Michael Stevenson, better known as his stage name Mibbs (often styled MiBBs) is an American hip hop recording artist best known for his work with Pac Div (along with his brother Like and BeYoung), a rap trio from Southern California, and former signees of Universal Motown Records.

==Career==

After initial success with Pac Div, 2013 saw Mibbs start creating music individually. His debut EP, FREEBASS, premiered on Spin.com on June 18, 2013, and his first video, "SUPWITHAT", directed by Travis Barker's own Jayson Fox, premiered the following afternoon on BET'S 106 & Park. His second video, "Rollin'", directed by feature film director Tommy O'Haver, premiered July 2, 2013 on Billboard.com and his third video, "Freebass", premiered on Hypebeast's music website, Hypetrak.com. His solo buzz continued to grow with his freestyle appearance on BET's The Backroom in September 2013. The upcoming year brings five more EPs produced by WoodysProduce, MC Tree G, house music veteran C Penn, DertBeats and Mike Free, with features from Bad Lucc, Deniro Farrar, Boldy James, Polo Donatello, and many more.

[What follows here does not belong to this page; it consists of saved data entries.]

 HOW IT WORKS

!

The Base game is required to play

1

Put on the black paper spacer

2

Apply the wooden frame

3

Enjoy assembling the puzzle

January 2014, the Freebass EP was released on iTunes as FREEBASSkg featuring two new songs ("Mr. Knowitall" and "Offtop"). Additionally, The Program, a five-track EP with producer WoodysProduce, featuring Bad Lucc, Deniro Farrar and newcomer, Kentucky native, Polo Donatello were also released on iTunes.
A Deluxe edition featuring all seven tracks from Freebasskg is also available.

In November 2014, Mibbs song "No New Leaders" was featured on the soundtrack for Justin Simien's debut film Dear White People. The song is also played during the end credits of the movie.